А произошло вот что: пока Антельм с воодушевлением излагал на страницах последнюю линьку личинки перелетной саранчи, из самых темных глубин его души резко поднялся столп света, и ученого осенило: теперь он был во всеоружии. Он знал, куда вводить яд и каким шприцем. Все необходимые приспособления, рецепт, методика — все здесь. Больше ничто не помешает воплотиться этой убийственной мечте, зревшей последние несколько недель. Насекомое и человек внутри Антельма помирились и решились на идеальное преступление (или можно выразиться по-другому: мораль умолкла в присутствии жадного насекомого, желающего воспроизводиться, природа величественно торжествовала над пустыми сомнениями; или другая версия, более тривиальная: нервное, чувственное, молодое тело требовало сорвать корону с черепа измученной Супруги).

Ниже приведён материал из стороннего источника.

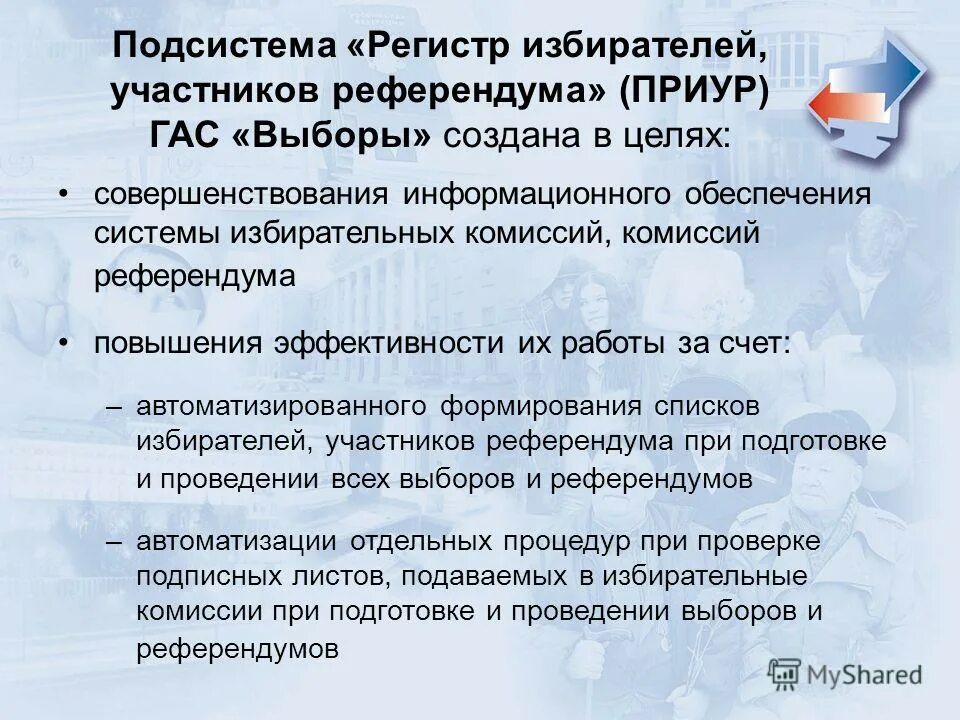 Подсистема «Регистр избирателей, участников референдума» (ПРИУР) ГАС «Выборы» создана в целях:

• совершенствования информационного обеспечения системы избирательных комиссий, комиссий референдума

• повышения эффективности их работы за счет:

– автоматизированного формирования списков избирателей, участников референдума при подготовке и проведении всех выборов и референдумов

– автоматизации отдельных процедур при проверке подписных листов, подаваемых в избирательные комиссии при подготовке и проведении выборов и референдумов

MyShared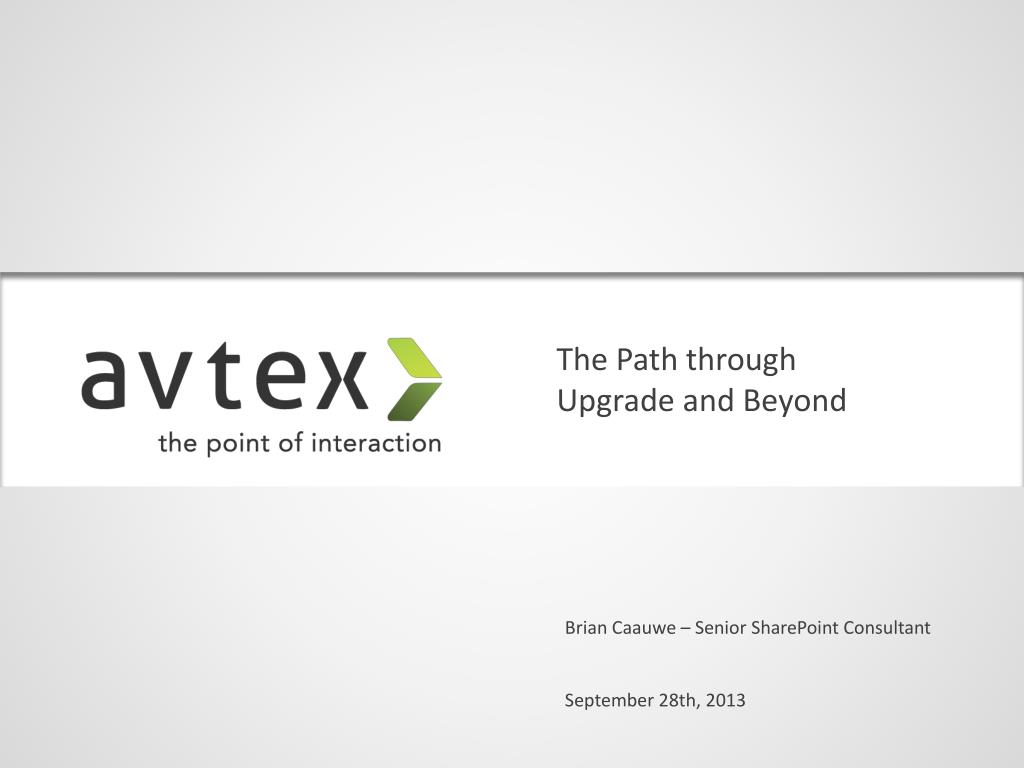 avtex
the point of interaction

The Path through Upgrade and Beyond

Brian Caauwe – Senior SharePoint Consultant

September 28th, 2013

Куда же вводить яд? Конечно же, в сердце, но не туда, куда покажут анатомы, а в сокровищницу тайных мыслей, грез и любви.

Наконец, сам яд. Им могут стать и ненависть, и презрение. Но лучше всего — безразличие.

Что же касается шприца, тут Антельму нет равных, — его взгляд. Именно из-за глаз — блестящих сфер в глубоких орбитах — местные нередко принимали ученого за волшебника или колдуна. Его взгляд — это игла, и вводимое с ее помощью вещество всегда разит свою цель. При встрече с ним кажется, будто он вас пронзает, проникает сквозь толстые слои общественных приличий, лжи и притворств, выводит на свет божий вашу суть и сжигает в черном пламени сокровенные тайны. Если вы ученик, взгляд вас убеждает. Если вы объект желания — раздевает. Если вы супруга — подчиняет. Но если вдруг он пробегает мимо, словно вас вовсе не существует, то вы чувствуете себя недостойным жить и сдаетесь, — это сущий яд.

Странно, что молния пронзила его ровно в тот момент, когда Антельм описывал линьку перелетной саранчи: нет ничего более далекого от смерти, чем этот процесс. Антельм только что изложил чудо, на которое способна жизнь: превратить за несколько минут тряпичную, оборванную личинку, едва избавившуюся от кокона, в летающее совершенство. Еще раз можно подивиться гению Архитектора, который, вероятно, стоит у истоков подобной фантасмагории. Эту главу, воспевающую могущество творения в самых невидимых уголках вселенной, вдруг прервала ее противоположность — смертельное истощение чьей-то жизни, некогда фонтанировавшей энергией. Антельм писал сосредоточенно, с воодушевлением, которое, казалось, не допустило бы подобных мыслей о смерти: достаточно было только взглянуть на свежие наброски и тщательные записи, как вся мысль обращалась к переводу этих начинаний в главу, благодаря отточенному перу описывающую великолепие спектакля, когда сформировавшееся насекомое окончательно сбрасывает доспехи личинки. Ровно в этот момент, когда ночь подходит к концу, вспыхивает молния — и смерть Супруги предстает ясно, до последней детали.

Антельм удивился: получается, светлой, дневной мысли, которая, казалось, занимала его полностью, всегда вторила другая — ночная, тайная, о чем он даже не подозревал, но чья завершенность вдруг поразила его всей своей ясностью и жестокостью.